= Minimum bounding box algorithms =

Algorithms in computational geometry

In computational geometry, the smallest enclosing box problem is that of finding the oriented minimum bounding box enclosing a set of points. It is a type of bounding volume. "Smallest" may refer to volume, area, perimeter, etc. of the box.

It is sufficient to find the smallest enclosing box for the convex hull of the objects in question. It is straightforward to find the smallest enclosing box that has sides parallel to the coordinate axes; the difficult part of the problem is to determine the orientation of the box.

==Two dimensions==
For the convex polygon, a linear time algorithm for the minimum-area enclosing rectangle is known. It is based on the observation that a side of a minimum-area enclosing box must be colinear with a side of the convex polygon. It is possible to enumerate boxes of this kind in linear time with the approach called rotating calipers by
Godfried Toussaint in 1983. The same approach is applicable for finding the minimum-perimeter enclosing rectangle. A C++ implementation of the algorithm that is robust against floating point errors is available.

==Three dimensions==
In 1985, Joseph O'Rourke published a cubic-time algorithm to find the minimum-volume enclosing box of a 3-dimensional point set. O'Rourke's approach uses a 3-dimensional rotating calipers technique, and is based on lemmas characterizing the minimum enclosing box:
- There must exist two neighbouring faces of the smallest-volume enclosing box which both contain an edge of the convex hull of the point set. This criterion is satisfied by a single convex hull edge collinear with an edge of the box, or by two distinct hull edges lying in adjacent box faces.
- The other four faces need only contain a point of the convex hull. Again, the points which they contain need not be distinct: a single hull point lying in the corner of the box already satisfies three of these four criteria.
It follows in the most general case where no convex hull vertices lie in edges of the minimal enclosing box, that at least 8 convex hull points must lie within faces of the box: two endpoints of each of the two edges, and four more points, one for each of the remaining four box faces. Conversely, if the convex hull consists of 7 or fewer vertices, at least one of them must lie within an edge of the hull's minimal enclosing box.
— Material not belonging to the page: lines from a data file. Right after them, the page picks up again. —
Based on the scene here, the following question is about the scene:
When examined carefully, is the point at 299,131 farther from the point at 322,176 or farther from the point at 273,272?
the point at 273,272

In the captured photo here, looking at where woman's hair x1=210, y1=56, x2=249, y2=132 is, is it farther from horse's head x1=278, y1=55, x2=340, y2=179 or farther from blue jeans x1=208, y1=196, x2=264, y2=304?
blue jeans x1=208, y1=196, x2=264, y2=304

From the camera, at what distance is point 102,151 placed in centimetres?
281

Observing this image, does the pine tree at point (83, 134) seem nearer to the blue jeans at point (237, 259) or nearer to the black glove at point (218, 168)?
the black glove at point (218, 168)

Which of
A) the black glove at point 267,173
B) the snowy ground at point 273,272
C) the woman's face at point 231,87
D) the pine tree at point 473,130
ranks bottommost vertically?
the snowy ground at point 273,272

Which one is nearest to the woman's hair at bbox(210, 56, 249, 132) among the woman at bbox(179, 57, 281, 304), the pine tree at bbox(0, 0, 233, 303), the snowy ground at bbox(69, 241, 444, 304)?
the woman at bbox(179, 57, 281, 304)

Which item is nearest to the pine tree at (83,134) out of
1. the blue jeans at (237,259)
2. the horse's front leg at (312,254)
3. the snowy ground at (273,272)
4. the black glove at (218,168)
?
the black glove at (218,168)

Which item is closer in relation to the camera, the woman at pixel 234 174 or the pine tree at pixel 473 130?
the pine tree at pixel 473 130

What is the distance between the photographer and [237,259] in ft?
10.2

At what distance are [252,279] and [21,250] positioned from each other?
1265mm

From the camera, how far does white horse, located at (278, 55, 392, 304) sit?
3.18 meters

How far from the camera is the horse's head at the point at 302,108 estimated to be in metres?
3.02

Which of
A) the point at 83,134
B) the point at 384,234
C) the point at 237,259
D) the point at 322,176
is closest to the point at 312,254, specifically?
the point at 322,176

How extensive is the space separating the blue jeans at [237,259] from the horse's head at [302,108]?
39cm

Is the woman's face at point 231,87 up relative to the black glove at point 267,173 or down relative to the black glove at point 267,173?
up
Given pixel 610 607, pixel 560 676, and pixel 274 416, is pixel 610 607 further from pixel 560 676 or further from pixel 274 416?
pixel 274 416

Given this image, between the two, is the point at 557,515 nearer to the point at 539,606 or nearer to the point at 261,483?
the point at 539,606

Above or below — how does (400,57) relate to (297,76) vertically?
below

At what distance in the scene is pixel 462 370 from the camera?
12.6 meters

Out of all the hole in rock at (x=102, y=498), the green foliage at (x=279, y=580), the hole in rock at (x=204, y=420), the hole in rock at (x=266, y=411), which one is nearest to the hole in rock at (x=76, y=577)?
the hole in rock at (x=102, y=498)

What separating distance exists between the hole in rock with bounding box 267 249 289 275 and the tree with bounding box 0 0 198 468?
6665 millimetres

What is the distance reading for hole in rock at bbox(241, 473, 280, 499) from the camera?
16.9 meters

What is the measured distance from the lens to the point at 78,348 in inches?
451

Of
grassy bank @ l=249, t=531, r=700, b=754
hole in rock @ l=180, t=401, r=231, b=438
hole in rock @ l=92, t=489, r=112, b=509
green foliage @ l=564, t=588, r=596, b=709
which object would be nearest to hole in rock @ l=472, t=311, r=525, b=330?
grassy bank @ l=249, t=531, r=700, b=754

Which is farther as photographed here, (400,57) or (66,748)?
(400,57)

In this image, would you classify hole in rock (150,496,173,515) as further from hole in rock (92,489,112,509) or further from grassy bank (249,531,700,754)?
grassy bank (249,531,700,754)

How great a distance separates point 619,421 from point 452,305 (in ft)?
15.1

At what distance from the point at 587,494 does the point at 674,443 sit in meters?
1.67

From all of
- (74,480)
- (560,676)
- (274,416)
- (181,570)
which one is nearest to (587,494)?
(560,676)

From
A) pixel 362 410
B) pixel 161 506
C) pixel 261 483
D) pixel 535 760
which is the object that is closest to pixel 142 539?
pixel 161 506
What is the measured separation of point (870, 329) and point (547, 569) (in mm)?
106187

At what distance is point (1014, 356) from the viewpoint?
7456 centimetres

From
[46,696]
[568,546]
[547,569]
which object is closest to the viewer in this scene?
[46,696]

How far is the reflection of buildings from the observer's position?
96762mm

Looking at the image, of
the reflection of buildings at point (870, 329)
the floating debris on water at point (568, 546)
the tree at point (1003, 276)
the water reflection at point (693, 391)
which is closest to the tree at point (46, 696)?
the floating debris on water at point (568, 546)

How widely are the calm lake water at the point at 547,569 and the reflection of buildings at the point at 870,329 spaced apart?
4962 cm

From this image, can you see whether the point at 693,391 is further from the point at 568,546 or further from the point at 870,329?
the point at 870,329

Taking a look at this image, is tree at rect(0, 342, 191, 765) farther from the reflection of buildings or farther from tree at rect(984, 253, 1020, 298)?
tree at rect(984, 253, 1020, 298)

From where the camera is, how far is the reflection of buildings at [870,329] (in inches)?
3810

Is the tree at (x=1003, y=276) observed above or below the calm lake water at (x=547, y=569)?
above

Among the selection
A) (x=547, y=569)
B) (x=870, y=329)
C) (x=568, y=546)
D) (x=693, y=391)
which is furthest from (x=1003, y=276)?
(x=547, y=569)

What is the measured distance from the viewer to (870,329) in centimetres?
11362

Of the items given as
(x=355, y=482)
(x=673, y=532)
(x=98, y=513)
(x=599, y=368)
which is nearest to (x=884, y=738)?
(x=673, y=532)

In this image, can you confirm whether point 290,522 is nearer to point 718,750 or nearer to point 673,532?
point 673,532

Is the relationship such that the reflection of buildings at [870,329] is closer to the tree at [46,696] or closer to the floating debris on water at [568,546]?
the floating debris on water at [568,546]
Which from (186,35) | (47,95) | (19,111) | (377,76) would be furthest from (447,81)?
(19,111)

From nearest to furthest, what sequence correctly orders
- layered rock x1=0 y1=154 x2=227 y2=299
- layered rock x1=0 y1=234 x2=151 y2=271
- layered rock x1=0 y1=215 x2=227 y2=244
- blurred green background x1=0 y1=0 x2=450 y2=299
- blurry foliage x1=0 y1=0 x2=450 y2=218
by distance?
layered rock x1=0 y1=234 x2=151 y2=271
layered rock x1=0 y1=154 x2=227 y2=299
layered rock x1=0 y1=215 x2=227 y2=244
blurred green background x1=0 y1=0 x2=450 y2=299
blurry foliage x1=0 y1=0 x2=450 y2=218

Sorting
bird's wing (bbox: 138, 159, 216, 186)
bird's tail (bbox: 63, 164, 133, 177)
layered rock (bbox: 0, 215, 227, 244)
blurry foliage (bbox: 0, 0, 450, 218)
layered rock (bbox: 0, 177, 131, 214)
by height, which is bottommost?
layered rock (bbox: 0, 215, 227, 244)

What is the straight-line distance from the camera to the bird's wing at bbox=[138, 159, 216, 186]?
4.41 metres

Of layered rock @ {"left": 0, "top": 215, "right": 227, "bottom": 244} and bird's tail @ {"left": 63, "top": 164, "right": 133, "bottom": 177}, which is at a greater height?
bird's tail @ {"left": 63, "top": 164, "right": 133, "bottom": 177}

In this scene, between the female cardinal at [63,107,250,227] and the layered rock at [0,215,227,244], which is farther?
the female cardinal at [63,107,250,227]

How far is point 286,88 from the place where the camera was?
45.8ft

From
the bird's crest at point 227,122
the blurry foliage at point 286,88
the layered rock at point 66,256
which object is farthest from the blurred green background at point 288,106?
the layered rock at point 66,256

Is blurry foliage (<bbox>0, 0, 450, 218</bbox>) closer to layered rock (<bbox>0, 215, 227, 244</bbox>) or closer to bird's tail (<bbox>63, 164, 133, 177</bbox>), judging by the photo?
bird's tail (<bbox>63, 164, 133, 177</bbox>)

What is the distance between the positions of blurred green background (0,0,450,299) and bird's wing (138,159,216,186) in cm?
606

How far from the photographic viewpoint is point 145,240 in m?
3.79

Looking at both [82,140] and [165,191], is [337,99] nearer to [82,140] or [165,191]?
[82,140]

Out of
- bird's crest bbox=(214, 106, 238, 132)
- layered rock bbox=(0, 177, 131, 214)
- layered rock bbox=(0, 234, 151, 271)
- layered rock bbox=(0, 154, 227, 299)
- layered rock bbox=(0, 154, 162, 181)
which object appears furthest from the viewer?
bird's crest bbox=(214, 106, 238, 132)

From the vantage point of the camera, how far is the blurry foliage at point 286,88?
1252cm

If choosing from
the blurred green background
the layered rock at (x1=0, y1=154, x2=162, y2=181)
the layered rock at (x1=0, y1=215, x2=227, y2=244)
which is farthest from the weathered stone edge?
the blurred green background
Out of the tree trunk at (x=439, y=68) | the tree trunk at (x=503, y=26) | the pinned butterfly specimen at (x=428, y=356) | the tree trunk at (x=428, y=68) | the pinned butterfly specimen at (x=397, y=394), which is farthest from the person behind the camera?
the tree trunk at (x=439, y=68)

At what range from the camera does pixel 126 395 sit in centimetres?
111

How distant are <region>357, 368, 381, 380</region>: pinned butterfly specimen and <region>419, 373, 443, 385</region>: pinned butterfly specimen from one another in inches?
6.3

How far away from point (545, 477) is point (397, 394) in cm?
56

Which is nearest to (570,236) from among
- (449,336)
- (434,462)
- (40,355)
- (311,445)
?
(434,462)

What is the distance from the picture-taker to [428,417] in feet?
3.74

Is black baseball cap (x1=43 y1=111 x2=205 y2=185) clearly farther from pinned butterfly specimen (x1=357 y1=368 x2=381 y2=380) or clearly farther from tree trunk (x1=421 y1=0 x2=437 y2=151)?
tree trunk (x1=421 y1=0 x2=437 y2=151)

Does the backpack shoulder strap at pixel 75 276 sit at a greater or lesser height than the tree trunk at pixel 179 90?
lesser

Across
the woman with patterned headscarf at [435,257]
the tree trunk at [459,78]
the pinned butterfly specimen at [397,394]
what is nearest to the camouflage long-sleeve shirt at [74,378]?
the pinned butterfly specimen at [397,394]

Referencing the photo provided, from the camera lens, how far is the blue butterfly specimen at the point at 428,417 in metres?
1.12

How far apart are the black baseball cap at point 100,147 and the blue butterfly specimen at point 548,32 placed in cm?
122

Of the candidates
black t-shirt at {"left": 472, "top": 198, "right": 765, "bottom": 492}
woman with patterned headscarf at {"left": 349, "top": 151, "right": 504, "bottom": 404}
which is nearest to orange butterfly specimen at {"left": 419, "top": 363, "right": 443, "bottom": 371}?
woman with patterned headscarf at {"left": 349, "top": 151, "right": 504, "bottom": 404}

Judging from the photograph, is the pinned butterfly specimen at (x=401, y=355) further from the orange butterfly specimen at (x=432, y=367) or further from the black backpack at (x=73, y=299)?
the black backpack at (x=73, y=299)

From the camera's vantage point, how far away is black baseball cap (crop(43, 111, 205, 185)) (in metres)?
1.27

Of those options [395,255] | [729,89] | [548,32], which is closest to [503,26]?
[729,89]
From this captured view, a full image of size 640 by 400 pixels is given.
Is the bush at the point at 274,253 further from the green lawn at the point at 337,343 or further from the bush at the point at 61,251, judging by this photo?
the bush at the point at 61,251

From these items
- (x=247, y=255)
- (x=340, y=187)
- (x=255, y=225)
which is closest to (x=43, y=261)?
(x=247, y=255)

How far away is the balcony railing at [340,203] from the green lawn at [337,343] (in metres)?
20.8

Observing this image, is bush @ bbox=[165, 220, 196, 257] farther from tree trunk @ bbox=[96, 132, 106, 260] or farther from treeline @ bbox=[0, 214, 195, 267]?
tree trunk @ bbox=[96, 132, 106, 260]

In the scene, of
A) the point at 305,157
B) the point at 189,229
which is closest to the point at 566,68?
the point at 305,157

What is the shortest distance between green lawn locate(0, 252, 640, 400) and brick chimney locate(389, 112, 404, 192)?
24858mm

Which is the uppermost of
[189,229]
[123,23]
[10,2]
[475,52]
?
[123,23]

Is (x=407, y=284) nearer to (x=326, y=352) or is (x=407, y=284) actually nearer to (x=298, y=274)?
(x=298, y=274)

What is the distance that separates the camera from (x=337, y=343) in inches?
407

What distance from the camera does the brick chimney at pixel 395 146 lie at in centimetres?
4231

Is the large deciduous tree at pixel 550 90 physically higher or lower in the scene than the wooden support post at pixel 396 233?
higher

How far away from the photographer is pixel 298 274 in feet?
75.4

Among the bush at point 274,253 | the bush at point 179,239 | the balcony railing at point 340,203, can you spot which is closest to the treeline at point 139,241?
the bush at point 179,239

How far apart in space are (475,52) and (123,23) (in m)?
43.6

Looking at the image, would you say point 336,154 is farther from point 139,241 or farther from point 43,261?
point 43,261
It is also possible to approximate the minimum bounding box volume, to within any constant factor greater than one, in linear time. The algorithm for doing this involves finding an approximation to the diameter of the point set, and using a box oriented towards this diameter as an initial approximation to the minimum volume bounding box. Then, this initial bounding box is partitioned into a grid of smaller cubes, and grid points near the boundary of the convex hull of the input are used as a coreset, a small set of points whose optimum bounding box approximates the optimum bounding box of the original input. Finally, O'Rourke's algorithm is applied to find the exact optimum bounding box of this coreset.

A Matlab implementation of the algorithm is available.

The minimum bounding box of a regular tetrahedron

The minimal enclosing box of the regular tetrahedron is a cube with side length $\frac{1}{\sqrt{2}}$ that of the tetrahedron; for instance, a regular tetrahedron with side length $\sqrt{2}$ fits into a unit cube, with the tetrahedron's vertices lying at the vertices (0,0,0), (0,1,1), (1,0,1) and (1,1,0) of the unit cube.